Thai-Nam Hoang

Gradient Descent is the algorithm that underlies almost everything in machine learning. The update rule is a single line:

$x^{k+1} = x^k - \alpha \nabla f(x^k)$

But the question of why it works, how fast it works, and when it fails is far more interesting than the rule itself. This post answers all three — carefully, with full proofs.

1. Setup and the Oracle Model

We want to solve:

$\min_{x \in \mathbb{R}^d} f(x)$

In most real problems — maximum likelihood estimation, neural network training, least squares — there is no closed-form solution. We cannot just set $\nabla f = 0$ and solve. We must iterate.

The oracle model formalizes what we are allowed to do at each step. A first-order oracle, given a query point $x$ , returns two things:

The function value $f(x)$
The gradient $\nabla f(x)$

This is local information. We do not know the global shape of $f$ , where the minimum is, or how the gradient behaves elsewhere. Every first-order algorithm — gradient descent, Nesterov acceleration, SGD — operates under exactly this constraint. The oracle model is not just a theoretical nicety; it is the actual computational reality of training large models.

Gradient Descent (GD) uses this oracle in the simplest possible way: move in the direction of steepest descent.

$x^{k+1} = x^k - \alpha \nabla f(x^k)$

The scalar $\alpha > 0$ is the step size (or learning rate). Choosing it correctly is the central technical challenge.

2. The Descent Lemma — Why $\alpha = 1/L$ Works

From Post 1, recall the $L$ -smoothness upper bound: for an $L$ -smooth function,

$f(y) \leq f(x) + \nabla f(x)^T(y - x) + \frac{L}{2}\|y - x\|^2$

This is valid for all $x, y$ . We now apply it specifically to one step of gradient descent.
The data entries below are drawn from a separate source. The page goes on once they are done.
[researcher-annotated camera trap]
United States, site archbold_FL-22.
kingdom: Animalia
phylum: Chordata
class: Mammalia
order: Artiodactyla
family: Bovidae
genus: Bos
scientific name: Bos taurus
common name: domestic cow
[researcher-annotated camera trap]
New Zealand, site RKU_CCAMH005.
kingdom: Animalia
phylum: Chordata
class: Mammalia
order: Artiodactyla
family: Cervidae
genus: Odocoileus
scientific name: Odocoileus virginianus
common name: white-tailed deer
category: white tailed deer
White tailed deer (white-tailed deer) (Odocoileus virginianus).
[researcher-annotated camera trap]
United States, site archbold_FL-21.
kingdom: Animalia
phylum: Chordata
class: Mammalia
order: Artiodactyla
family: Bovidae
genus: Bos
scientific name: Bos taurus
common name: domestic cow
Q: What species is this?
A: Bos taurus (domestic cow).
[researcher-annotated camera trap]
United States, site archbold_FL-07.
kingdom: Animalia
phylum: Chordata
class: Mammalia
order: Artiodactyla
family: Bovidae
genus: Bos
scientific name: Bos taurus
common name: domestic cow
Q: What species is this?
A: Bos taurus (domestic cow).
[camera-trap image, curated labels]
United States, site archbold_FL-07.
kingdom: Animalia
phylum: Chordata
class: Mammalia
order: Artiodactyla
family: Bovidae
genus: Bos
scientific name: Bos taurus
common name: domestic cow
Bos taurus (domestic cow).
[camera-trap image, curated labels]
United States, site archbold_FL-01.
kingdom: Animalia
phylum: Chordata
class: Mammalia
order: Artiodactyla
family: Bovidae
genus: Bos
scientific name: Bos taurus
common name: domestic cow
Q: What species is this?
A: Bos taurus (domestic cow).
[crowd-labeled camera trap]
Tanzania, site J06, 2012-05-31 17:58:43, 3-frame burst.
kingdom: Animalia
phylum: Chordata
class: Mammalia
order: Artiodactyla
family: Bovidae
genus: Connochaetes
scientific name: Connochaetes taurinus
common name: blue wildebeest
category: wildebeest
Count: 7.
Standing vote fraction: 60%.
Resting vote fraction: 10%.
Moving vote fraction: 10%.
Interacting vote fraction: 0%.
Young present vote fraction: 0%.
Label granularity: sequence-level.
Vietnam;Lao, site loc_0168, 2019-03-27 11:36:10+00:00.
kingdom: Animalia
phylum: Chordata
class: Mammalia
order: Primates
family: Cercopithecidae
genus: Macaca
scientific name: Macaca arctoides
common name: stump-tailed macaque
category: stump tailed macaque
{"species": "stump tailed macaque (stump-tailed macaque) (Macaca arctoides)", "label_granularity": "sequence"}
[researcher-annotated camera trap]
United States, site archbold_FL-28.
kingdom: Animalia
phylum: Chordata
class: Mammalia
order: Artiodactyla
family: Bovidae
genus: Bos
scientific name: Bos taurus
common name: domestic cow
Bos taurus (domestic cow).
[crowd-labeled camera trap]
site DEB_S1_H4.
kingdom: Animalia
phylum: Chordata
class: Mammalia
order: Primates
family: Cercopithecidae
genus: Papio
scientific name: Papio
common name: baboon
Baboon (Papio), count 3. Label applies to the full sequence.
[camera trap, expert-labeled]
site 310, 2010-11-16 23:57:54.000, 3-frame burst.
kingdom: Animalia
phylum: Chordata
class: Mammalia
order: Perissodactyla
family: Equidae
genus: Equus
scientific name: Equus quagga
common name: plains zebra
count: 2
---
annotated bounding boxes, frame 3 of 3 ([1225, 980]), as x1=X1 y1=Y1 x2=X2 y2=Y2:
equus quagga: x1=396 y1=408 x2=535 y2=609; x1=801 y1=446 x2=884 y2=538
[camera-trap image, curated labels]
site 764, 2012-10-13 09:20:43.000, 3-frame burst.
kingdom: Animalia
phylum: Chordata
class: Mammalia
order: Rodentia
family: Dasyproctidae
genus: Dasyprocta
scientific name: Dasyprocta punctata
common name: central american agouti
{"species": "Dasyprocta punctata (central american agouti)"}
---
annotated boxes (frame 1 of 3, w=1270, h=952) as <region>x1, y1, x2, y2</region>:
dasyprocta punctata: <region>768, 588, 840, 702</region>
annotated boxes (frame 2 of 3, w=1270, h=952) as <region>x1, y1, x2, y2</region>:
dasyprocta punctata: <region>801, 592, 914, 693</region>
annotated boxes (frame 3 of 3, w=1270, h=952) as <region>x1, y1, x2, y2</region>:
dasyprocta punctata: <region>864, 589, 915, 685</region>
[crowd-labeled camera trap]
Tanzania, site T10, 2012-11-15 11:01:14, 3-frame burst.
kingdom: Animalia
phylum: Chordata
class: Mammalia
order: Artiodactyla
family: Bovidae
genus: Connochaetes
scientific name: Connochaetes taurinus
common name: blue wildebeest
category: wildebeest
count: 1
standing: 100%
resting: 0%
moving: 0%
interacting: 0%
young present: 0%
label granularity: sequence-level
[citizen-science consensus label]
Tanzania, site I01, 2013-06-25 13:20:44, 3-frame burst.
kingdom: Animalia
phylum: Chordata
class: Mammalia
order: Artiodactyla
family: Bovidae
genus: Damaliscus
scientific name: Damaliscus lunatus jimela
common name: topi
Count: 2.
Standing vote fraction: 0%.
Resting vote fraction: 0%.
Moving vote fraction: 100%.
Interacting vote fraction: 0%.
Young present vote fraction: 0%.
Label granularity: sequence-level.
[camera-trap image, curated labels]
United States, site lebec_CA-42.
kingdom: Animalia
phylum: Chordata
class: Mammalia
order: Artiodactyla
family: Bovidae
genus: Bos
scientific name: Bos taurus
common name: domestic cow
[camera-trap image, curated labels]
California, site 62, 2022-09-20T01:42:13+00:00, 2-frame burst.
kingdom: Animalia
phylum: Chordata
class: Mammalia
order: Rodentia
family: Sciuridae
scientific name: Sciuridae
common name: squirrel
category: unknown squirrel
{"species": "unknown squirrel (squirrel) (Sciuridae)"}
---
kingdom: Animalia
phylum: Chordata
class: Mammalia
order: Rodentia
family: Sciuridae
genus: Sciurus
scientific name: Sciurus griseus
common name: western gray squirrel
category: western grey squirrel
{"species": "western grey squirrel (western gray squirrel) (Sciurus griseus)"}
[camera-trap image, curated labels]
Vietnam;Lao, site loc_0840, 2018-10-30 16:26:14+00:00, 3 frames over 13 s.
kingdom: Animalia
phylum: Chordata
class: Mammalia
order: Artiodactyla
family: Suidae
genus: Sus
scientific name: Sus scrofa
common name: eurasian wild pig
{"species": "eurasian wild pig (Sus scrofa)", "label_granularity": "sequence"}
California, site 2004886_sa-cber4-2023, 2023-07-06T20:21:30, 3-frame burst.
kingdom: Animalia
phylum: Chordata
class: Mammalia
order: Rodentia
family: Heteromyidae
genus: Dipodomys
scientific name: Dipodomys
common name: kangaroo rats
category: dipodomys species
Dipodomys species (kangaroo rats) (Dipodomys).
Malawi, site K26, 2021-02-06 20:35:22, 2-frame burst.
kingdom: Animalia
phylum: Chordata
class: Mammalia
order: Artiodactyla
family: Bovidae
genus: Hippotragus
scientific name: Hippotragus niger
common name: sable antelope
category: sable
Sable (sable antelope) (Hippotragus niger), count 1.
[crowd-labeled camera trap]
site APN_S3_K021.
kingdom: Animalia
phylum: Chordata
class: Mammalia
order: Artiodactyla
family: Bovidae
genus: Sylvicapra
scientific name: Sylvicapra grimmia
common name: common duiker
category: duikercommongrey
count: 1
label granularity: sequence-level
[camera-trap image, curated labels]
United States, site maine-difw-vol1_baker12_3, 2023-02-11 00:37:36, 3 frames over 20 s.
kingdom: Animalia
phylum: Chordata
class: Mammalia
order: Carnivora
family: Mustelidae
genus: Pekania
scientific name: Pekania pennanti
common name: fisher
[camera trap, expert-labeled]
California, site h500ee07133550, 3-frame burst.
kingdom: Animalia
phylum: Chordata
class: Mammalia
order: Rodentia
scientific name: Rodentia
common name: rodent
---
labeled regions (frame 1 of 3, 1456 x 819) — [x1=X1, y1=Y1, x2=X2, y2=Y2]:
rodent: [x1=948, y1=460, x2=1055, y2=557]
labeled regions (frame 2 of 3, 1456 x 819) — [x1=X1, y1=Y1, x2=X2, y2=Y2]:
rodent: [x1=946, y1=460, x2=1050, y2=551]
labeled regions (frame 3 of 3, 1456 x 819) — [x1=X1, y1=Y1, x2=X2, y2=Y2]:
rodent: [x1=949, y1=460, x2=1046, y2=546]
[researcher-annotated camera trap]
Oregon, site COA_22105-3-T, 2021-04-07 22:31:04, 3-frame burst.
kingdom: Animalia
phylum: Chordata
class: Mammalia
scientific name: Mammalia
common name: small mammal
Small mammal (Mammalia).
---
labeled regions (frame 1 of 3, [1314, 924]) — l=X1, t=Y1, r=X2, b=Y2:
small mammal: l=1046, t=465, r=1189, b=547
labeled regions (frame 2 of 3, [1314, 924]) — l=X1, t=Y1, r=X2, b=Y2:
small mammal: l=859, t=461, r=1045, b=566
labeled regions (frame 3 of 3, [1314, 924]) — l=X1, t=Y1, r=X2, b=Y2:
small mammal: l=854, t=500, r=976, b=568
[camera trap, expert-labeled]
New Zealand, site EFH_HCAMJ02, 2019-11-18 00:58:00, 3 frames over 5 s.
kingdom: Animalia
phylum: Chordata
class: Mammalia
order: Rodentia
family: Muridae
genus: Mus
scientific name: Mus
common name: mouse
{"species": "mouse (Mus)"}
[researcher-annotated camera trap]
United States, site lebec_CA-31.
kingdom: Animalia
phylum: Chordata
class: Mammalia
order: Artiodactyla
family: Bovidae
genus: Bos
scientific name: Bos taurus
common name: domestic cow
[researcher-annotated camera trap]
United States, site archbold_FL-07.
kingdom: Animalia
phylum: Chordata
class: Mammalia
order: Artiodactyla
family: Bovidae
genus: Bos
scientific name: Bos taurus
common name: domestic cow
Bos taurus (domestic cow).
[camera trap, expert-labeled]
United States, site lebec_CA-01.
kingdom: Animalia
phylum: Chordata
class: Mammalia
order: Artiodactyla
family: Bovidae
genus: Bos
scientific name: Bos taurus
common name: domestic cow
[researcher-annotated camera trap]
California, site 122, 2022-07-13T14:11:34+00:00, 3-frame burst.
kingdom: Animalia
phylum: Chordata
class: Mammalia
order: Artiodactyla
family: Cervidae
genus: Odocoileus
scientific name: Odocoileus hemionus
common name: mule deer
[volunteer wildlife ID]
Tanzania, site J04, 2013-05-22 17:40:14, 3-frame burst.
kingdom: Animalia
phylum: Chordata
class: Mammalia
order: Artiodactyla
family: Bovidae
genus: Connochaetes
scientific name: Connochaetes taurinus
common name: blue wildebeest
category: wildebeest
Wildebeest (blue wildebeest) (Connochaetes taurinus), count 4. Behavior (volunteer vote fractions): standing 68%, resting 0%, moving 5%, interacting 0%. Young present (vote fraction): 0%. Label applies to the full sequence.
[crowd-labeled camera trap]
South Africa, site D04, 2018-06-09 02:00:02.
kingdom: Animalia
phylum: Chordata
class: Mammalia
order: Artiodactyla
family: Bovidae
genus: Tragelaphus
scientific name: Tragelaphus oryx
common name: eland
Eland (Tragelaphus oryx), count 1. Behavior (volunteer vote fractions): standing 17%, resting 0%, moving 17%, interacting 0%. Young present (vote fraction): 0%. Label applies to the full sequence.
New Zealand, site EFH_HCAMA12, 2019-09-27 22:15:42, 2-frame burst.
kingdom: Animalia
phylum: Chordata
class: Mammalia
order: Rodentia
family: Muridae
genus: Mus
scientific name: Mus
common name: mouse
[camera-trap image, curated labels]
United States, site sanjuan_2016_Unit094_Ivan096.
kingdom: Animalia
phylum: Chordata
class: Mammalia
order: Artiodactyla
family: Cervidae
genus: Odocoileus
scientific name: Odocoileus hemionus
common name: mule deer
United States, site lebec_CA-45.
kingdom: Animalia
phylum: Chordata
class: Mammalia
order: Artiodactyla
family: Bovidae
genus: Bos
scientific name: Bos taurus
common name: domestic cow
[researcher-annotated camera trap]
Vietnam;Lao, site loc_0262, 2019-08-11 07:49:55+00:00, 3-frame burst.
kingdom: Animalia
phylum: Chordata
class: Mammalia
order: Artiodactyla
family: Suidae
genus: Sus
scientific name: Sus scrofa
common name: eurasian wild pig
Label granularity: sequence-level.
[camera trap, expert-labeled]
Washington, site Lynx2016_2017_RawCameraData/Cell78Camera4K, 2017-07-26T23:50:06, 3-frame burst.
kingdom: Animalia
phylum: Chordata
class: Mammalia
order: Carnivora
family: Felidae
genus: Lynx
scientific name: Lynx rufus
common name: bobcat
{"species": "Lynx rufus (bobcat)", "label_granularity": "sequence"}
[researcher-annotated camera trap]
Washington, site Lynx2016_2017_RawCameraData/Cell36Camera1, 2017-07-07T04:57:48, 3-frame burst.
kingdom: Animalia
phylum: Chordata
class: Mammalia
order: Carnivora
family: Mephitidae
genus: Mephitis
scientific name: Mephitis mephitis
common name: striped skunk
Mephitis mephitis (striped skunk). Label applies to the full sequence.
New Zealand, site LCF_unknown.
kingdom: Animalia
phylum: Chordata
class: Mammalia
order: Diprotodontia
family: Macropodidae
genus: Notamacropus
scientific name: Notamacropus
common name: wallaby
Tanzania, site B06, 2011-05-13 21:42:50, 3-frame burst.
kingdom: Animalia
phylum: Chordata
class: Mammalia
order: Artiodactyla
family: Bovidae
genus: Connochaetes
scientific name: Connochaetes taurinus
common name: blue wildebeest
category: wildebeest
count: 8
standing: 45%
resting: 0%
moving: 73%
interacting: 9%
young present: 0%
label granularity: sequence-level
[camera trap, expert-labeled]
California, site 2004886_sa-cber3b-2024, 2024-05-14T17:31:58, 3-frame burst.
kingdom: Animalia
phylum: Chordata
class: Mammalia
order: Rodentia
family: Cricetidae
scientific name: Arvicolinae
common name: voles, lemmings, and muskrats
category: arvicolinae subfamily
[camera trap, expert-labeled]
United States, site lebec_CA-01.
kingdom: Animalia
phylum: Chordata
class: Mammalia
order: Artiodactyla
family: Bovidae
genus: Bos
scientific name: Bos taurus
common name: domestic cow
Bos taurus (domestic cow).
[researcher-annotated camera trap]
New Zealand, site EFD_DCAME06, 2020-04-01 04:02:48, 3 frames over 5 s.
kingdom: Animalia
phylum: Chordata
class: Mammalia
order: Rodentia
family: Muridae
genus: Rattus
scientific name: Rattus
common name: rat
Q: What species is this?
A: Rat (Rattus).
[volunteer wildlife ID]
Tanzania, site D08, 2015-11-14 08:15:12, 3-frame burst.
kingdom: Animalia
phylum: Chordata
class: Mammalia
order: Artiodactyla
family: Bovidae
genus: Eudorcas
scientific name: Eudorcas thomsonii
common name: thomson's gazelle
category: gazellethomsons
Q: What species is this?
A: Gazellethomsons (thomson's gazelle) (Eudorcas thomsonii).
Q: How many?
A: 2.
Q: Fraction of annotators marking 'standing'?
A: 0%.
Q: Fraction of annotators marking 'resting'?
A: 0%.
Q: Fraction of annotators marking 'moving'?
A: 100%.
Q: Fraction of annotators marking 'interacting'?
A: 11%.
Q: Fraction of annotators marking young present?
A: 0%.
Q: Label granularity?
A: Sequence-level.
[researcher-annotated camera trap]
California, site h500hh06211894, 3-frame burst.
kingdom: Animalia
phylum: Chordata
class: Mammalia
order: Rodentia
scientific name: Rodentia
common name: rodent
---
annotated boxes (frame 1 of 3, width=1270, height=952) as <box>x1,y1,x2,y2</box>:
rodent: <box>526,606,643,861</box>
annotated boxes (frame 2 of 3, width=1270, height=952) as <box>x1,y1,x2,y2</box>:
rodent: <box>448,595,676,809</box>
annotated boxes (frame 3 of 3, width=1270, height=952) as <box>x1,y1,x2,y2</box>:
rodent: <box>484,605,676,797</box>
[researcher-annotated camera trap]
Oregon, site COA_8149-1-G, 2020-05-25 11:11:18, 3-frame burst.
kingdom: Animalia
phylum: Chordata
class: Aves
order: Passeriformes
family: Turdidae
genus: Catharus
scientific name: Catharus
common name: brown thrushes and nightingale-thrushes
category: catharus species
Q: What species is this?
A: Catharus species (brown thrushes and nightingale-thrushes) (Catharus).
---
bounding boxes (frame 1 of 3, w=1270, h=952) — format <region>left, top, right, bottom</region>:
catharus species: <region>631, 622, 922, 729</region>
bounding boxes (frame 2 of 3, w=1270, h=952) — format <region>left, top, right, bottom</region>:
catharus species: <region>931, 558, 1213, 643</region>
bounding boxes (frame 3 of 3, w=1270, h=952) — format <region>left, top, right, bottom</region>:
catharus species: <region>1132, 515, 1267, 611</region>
Lemma (Per-Step Decrease): If $f$ is $L$ -smooth and we run GD with step size $\alpha = 1/L$ , then:

$f(x^{k+1}) \leq f(x^k) - \frac{1}{2L}\|\nabla f(x^k)\|^2$

Proof. Substitute $x = x^k$ and $y = x^{k+1} = x^k - \frac{1}{L}\nabla f(x^k)$ into the smoothness bound:

$f(x^{k+1}) \leq f(x^k) + \nabla f(x^k)^T\!\left(-\frac{1}{L}\nabla f(x^k)\right) + \frac{L}{2}\left\|\frac{1}{L}\nabla f(x^k)\right\|^2$

$= f(x^k) - \frac{1}{L}\|\nabla f(x^k)\|^2 + \frac{1}{2L}\|\nabla f(x^k)\|^2$

$= f(x^k) - \frac{1}{2L}\|\nabla f(x^k)\|^2 \qquad \square$

Every step decreases $f$ by at least $\frac{1}{2L}\|\nabla f(x^k)\|^2$ . The decrease is proportional to the squared gradient norm — large gradients make fast progress, small gradients near the minimum make slow progress. This is exactly the right behavior.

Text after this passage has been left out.